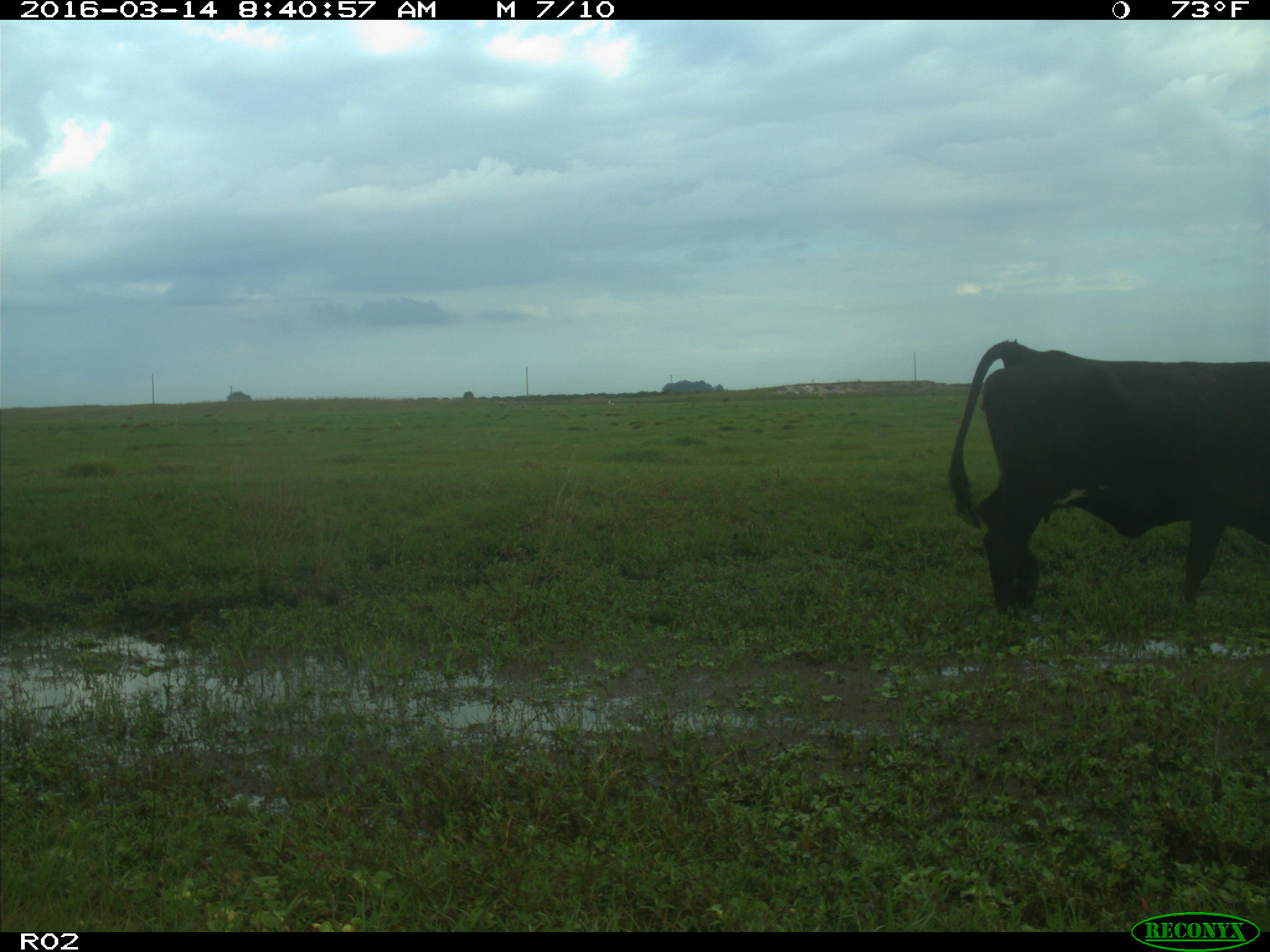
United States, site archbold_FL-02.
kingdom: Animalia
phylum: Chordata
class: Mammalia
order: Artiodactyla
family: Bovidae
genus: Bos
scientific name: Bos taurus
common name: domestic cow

+ + + +

▶ _Aim of the task_
All of the preceding material should be output verbatim, with the pictures excluded.

▶ _Written response_
United States, site archbold_FL-02.
kingdom: Animalia
phylum: Chordata
class: Mammalia
order: Artiodactyla
family: Bovidae
genus: Bos
scientific name: Bos taurus
common name: domestic cow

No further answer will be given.